Work required:
Below are some records. Print exactly the lines between the one holding "DNA düşük voltaj" and the one holding "В этом доме несколько лет жил Бетховен", inclusive, and nothing else.

Record excerpts:
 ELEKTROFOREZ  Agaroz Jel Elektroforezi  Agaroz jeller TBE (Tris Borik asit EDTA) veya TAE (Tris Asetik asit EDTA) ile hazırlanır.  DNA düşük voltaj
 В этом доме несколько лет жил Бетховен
==
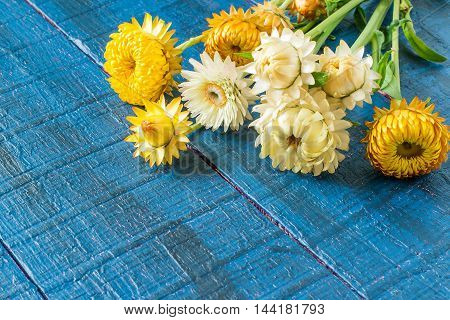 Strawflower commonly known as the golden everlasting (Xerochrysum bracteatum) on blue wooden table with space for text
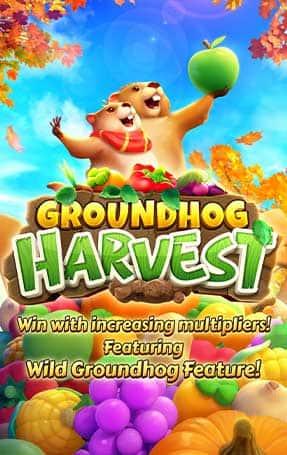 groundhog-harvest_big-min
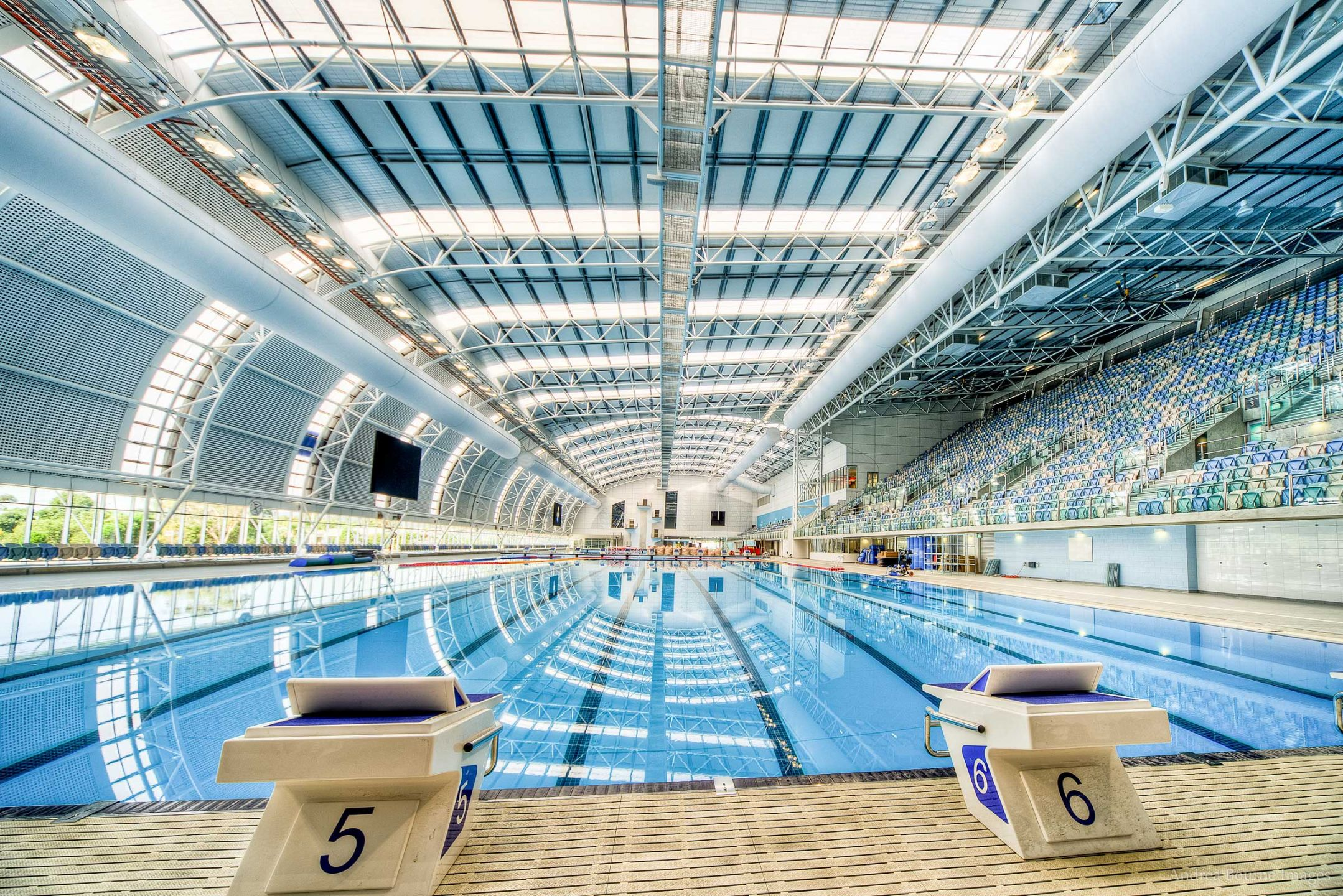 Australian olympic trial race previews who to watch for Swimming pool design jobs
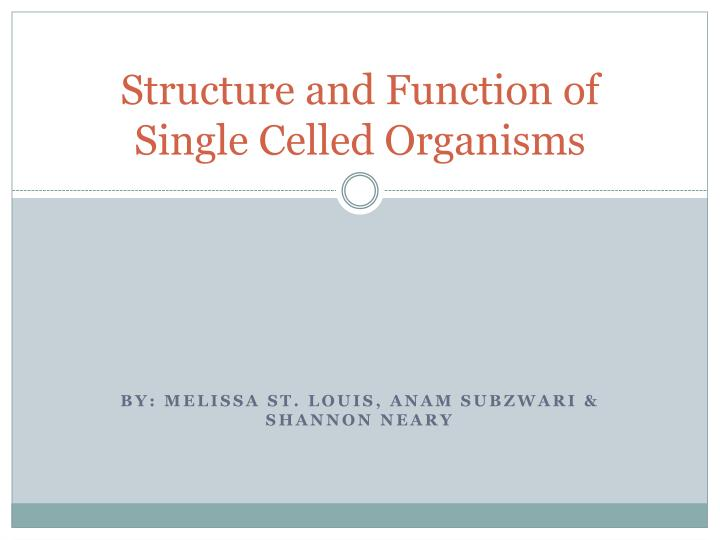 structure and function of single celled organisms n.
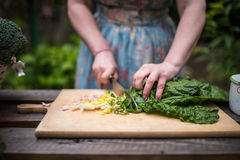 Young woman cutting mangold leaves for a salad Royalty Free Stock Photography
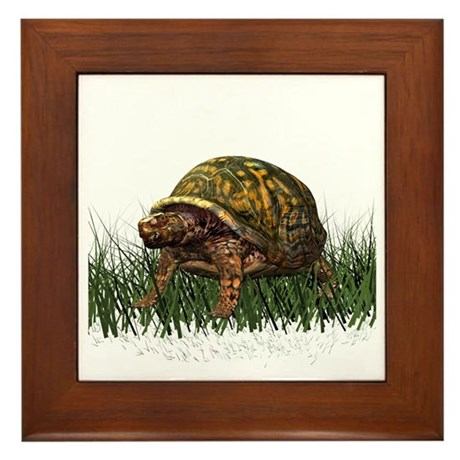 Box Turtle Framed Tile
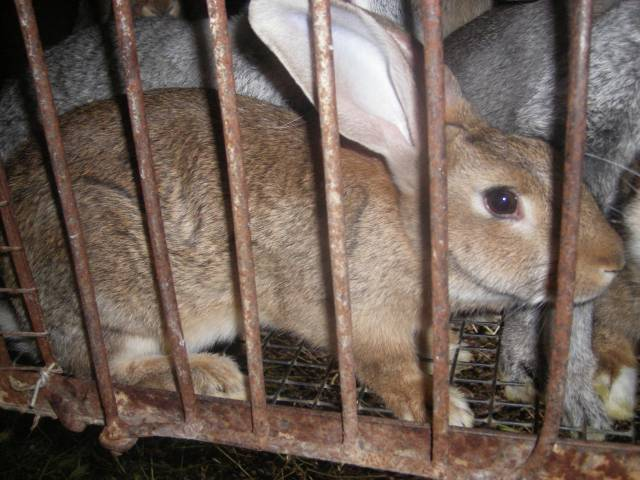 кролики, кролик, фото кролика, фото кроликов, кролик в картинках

Result for this task:
 ELEKTROFOREZ  Agaroz Jel Elektroforezi  Agaroz jeller TBE (Tris Borik asit EDTA) veya TAE (Tris Asetik asit EDTA) ile hazırlanır.  DNA düşük voltaj
 В этом доме несколько лет жил Бетховен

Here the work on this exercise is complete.